Determinacy and Non-Classicality in Arithmetic

Key data of the project

Description of the project

The mathematician’s self-image is often portrayed as that of a theoretician studying a domain of immutable truths, a domain devoid of ambiguity or indeterminacy. To give a well-known example, take Goldbach’s Conjecture, the statement that every even number greater than two is the sum of two prime numbers. Although it remains open at present, orthodoxy has it that the Conjecture has a determinate truth-value: that there is a fact of the matter about whether the Conjecture is true. The opposite view, that the Conjecture is true relative to some intended ways of interpreting our mathematical theories but also false relative to others, would strike most has misguided. And what goes for Goldbach’s Conjecture is also said to go for any other sentence in the language of mathematics.
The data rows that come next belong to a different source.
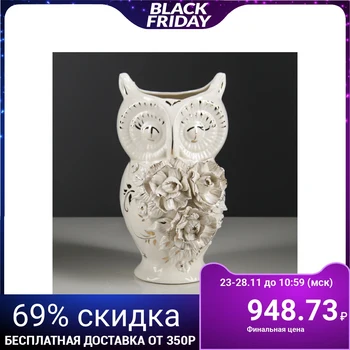 

Table vase "Owl", white, molding, 25 cm 4318534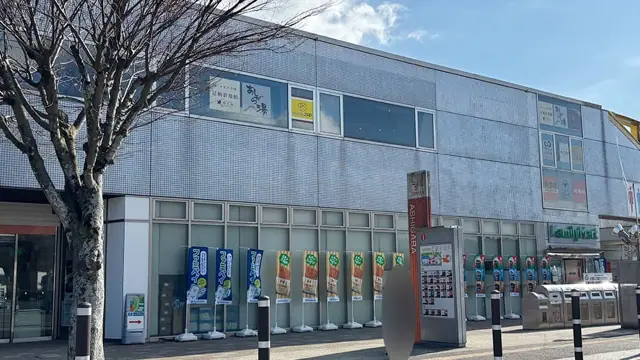 chocoZAP 足柄SA（下り）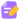 瓶頸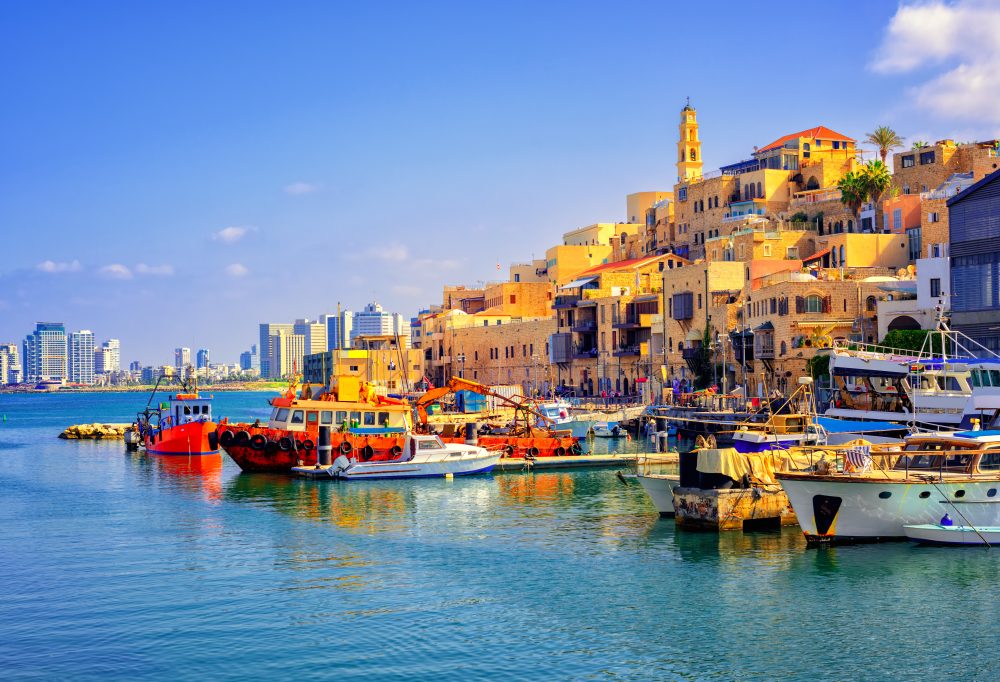 Discover Wonderbaarlijk Israël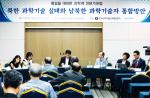 "남북 과학기술 통합 방안을 논하다"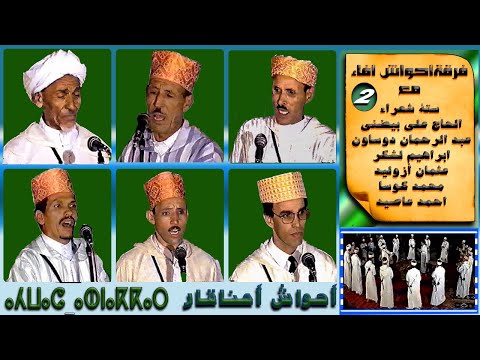 فرقة أفاء وستة شعراء ح علي بيضني عبدالرحمان دوساون ابراهيم لشكرعثمان أزوليد محمد كوسا حمد عاصيد  2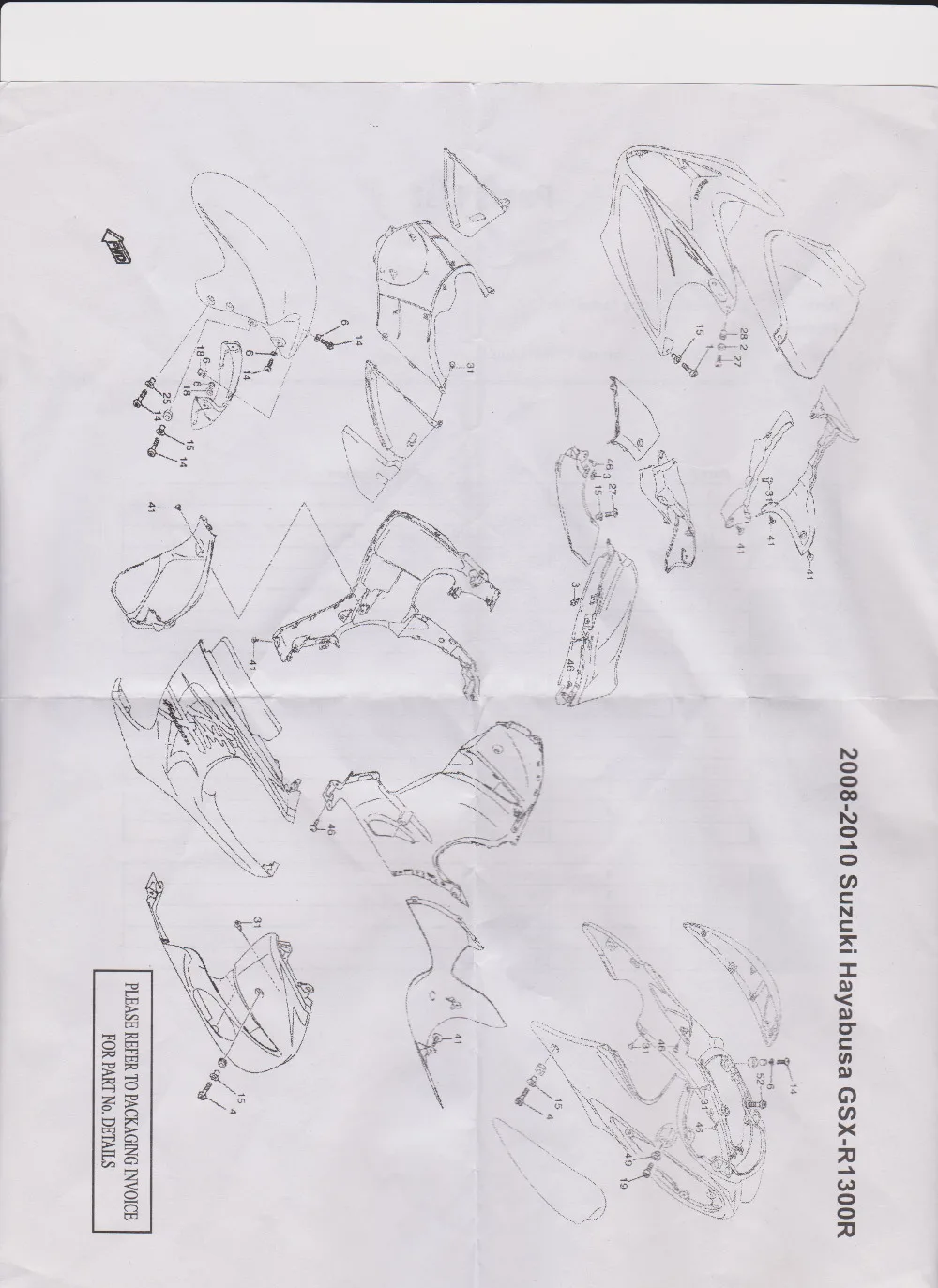TR-S002 (11)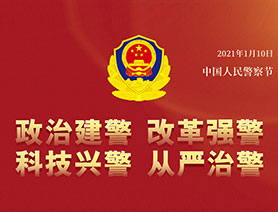 警察節(jié)，再讀一遍這四個&ldquo;警&rdquo;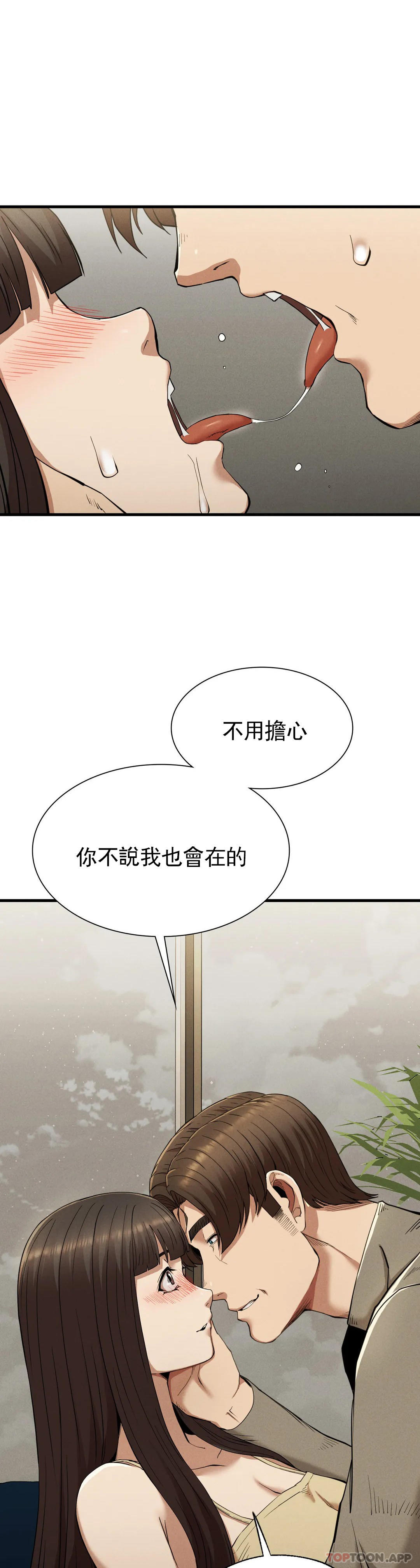 [韩国漫画] 复仇 剧情,熟女人妻,巨乳大奶#[38P]-14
But is this picture sustainable in light of twentieth-century mathematics and philosophy? It seems not. The work of several logicians has shown just how pervasive so-called independent mathematical sentences are. These are sentences – sometimes of a very simple form, similar to Goldbach’s Conjecture – such that neither they nor their negations are provable from our most common mathematical theories alone. Standard logical results seem to suggest that independent sentences are true relative to some intended ways of interpreting our mathematical theories and false relative to others, yielding cases of indeterminacy. Faced with independence results, philosophers of mathematics divide themselves into two broad camps: some double down on the mathematician’s self-image and argue that independence only reveals that our theories do not describe mathematical truth with enough precision, whilst others renounce orthodoxy and accept that some mathematical sentences simply lack determinate truth-values.

We think that progress on questions about determinacy has been hampered by researchers’ strict reliance on classical logic. That is, questions about determinacy have, on the whole, been studied within a single logical framework – with its particular rules, languages, and other formal properties – which, as we see it, has had the effect of obscuring important mathematical structures together with the philosophical information that these structures provide.

In this project, we systematically develop the distinctive dialectical move of analyzing traditional theorems and arguments through the lens of non-classical logic. We contend that the application of non-classical logics lends support to the thesis of mathematical indeterminacy, evincing an earlier conjecture found in the literature to the effect that the present confidence in arithmetical determinacy is merely contingent on present mathematical techniques. Furthermore, our results pave the way for new theories of arithmetic and their philosophy, and afford original perspectives on old philosophical problems about truth and reference.